I notice enthusiastically that many situations in which we thought we had reached the end of our capabilities can take off again and lead us far beyond what we had once hoped for. Thus, a creator God denotes that which sets history in motion once again, that which instills new possibilities in what had seemed to be an impasse. God, whom the Bible describes on its very first page as that which gives meaning to what has none, that which leads us to new horizons and toward new challenges, that which opens our eyes to talents we had sometimes hidden, for fear of losing them, and that we may now find interesting to bring to the fore.

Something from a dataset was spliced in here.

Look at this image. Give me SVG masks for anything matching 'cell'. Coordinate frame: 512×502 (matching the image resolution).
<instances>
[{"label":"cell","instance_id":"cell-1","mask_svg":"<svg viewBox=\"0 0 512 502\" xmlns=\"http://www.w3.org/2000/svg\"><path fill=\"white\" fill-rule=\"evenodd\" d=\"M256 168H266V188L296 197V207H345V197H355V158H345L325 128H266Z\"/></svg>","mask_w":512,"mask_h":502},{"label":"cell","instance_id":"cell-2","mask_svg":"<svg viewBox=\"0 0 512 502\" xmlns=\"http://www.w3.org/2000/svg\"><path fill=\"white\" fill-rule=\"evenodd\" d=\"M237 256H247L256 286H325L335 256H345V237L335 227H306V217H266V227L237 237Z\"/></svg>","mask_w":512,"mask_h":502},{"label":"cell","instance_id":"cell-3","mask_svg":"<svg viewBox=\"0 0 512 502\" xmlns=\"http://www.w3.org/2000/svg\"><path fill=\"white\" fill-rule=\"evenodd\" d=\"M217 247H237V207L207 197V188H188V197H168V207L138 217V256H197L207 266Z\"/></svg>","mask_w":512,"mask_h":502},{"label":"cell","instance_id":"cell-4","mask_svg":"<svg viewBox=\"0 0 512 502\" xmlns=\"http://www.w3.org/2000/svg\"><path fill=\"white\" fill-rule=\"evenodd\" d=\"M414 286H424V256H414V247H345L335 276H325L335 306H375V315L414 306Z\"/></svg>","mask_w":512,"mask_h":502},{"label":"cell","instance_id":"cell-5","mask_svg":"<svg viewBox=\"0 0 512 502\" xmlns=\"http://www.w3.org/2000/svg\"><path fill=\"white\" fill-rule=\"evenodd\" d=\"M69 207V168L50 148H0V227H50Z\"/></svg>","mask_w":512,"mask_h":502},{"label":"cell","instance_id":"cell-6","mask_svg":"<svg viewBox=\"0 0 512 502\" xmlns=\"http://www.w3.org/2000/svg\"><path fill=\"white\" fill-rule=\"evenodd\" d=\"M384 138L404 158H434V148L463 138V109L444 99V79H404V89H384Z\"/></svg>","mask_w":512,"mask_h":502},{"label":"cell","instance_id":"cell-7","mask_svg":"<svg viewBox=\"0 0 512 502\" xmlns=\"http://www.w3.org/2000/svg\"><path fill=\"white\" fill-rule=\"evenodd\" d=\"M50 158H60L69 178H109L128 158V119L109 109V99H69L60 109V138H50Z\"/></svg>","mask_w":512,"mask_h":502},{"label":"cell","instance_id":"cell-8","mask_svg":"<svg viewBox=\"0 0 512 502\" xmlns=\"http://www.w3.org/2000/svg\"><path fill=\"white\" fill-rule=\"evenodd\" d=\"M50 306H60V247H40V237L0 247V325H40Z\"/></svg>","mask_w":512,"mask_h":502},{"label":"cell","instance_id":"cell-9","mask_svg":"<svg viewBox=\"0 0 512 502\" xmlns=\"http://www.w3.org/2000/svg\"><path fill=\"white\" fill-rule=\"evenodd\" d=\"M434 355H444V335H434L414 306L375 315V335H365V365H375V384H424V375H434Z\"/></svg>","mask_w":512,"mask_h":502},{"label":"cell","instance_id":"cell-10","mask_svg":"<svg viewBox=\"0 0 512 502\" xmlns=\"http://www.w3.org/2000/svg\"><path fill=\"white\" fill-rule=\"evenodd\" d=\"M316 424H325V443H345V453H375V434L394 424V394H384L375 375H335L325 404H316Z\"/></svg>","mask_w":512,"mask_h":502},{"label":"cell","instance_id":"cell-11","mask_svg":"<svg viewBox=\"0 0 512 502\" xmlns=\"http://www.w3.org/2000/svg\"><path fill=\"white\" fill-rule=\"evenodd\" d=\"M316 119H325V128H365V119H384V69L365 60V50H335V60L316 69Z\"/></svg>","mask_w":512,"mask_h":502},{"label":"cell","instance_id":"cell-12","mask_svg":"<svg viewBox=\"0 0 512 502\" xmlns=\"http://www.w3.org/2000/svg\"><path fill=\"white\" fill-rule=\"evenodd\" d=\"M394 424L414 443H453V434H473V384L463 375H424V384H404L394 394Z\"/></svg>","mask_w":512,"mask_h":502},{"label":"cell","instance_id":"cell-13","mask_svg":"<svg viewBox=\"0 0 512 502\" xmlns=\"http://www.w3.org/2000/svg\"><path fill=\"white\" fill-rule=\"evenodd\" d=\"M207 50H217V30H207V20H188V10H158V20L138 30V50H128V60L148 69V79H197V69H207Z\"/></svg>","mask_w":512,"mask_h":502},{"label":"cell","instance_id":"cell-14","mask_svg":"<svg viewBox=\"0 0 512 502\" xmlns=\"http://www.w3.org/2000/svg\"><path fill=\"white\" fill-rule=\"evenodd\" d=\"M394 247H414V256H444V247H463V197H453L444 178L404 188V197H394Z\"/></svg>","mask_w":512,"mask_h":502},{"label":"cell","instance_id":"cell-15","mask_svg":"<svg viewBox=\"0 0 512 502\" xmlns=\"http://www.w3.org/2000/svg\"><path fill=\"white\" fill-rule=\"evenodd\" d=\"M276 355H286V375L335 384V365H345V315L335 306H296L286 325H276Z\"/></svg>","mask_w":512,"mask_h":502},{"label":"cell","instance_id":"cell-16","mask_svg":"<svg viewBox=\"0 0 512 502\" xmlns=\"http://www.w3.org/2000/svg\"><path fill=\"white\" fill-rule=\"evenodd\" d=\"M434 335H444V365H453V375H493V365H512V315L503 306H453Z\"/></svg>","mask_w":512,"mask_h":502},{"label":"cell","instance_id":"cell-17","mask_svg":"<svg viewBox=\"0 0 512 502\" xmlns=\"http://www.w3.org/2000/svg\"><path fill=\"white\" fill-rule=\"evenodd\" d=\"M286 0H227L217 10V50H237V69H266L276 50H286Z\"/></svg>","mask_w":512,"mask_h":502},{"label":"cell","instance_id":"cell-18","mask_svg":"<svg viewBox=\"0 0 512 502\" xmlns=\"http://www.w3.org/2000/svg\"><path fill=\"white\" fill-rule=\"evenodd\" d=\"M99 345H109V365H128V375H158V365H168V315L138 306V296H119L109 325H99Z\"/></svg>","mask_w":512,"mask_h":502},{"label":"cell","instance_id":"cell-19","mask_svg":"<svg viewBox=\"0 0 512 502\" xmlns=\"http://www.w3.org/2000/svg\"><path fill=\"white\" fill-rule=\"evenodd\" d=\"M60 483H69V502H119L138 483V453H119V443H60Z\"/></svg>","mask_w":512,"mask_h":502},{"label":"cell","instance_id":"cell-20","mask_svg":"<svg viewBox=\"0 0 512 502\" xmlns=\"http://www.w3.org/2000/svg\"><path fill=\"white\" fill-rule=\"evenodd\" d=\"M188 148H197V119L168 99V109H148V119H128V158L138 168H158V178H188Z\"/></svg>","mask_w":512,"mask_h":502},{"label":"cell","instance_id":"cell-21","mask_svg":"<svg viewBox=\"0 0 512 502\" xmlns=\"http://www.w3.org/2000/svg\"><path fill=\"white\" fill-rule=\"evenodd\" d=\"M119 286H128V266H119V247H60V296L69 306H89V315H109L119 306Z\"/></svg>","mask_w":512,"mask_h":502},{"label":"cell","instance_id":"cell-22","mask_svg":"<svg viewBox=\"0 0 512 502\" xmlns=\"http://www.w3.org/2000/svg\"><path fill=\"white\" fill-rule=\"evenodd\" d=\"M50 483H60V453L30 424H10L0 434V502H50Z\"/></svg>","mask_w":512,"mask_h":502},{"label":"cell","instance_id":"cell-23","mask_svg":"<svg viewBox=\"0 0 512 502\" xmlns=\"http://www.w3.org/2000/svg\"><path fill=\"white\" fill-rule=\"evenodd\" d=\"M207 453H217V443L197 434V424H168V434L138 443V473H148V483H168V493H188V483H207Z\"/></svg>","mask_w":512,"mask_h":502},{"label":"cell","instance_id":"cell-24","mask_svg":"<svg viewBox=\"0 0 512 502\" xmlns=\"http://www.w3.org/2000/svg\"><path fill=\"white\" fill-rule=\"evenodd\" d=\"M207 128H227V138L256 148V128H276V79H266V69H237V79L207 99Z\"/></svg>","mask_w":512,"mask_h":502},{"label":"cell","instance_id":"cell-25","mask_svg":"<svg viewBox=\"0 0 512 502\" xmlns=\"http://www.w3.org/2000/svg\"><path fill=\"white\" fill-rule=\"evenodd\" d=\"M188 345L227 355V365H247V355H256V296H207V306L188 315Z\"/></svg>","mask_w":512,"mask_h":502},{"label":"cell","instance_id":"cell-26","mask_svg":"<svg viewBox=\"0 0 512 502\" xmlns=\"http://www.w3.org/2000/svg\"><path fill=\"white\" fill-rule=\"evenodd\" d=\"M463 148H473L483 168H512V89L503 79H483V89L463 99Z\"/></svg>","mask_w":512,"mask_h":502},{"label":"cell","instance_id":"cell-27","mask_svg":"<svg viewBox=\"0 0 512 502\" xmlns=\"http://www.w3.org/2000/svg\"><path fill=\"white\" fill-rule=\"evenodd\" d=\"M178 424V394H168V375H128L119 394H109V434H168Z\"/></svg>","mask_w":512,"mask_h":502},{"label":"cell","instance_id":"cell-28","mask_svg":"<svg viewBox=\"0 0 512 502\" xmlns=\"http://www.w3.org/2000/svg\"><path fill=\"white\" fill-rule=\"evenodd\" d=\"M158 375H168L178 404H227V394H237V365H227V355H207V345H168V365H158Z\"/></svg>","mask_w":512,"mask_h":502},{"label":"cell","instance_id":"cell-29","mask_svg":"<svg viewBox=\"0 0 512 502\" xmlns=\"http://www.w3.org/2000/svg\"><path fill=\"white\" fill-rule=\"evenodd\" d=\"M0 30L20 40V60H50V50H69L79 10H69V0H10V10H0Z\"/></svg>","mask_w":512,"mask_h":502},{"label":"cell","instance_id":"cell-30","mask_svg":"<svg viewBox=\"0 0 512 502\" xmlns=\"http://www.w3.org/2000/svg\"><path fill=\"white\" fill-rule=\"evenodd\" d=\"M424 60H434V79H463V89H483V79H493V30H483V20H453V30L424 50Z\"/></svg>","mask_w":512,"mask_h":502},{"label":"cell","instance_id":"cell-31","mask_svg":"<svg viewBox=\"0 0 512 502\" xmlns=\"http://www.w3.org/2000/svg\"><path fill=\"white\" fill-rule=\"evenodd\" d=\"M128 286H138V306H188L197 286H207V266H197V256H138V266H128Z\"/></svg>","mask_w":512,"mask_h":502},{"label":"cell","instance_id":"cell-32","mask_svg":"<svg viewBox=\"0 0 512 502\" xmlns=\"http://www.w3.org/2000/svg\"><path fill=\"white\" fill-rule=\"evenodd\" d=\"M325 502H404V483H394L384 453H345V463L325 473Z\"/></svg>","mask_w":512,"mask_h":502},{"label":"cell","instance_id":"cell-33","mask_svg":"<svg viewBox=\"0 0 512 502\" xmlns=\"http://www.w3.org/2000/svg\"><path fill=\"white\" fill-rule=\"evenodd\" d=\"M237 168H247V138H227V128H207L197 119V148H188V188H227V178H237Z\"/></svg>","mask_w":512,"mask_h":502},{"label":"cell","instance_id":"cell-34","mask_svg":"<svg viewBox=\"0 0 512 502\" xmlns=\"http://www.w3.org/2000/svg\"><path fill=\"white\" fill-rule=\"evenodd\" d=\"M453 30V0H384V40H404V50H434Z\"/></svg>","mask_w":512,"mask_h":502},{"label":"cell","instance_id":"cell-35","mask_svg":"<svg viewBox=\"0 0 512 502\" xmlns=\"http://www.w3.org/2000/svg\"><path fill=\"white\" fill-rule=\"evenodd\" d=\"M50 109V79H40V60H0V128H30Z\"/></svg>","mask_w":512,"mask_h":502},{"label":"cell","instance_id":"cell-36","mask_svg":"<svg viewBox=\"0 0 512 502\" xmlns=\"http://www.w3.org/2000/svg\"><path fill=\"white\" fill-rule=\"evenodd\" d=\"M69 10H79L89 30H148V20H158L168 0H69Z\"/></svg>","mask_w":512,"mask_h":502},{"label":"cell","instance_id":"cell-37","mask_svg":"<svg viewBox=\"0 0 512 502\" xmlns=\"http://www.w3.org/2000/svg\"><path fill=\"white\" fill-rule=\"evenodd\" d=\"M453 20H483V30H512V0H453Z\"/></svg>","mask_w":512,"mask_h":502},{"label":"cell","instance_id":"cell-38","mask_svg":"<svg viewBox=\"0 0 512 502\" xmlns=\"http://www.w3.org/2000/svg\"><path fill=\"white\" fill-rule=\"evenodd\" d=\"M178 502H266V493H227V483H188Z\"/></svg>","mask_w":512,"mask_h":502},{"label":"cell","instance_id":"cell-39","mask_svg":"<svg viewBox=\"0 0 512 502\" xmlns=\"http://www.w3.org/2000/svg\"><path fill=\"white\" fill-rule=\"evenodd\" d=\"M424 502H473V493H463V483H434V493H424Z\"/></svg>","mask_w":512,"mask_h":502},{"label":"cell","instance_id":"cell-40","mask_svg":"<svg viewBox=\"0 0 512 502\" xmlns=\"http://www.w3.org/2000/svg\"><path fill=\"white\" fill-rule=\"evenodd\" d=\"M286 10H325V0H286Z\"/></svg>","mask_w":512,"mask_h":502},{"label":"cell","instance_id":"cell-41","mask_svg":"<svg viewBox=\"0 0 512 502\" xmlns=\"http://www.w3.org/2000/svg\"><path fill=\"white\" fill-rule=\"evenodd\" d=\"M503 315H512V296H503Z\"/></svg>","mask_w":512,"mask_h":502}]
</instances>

God is a creator in that he gives rise to new relationships, to new connections which reconfigure our personal worlds and little by little, the whole world. What I read in scripture does not invite me to think that God is a supernatural character with a specific objective, a particular plan for each one of us. God denotes rather that which allows us to put to work people’s resources, faculties and potentials by creating interactions which enlarge our projects and everything that we realize. To the contrary of the usual translation of Genesis 1, which indicates that God saw the different stages of creation as being good, which could imply moral judgment, it seems preferable to me to say that what God creates is viable, just as it is not viable for man to be alone. God is the creator of the conditions that allow us to exercise fully our reponsabilities or, to put it another way: whatever allows us to humanize our world is divine.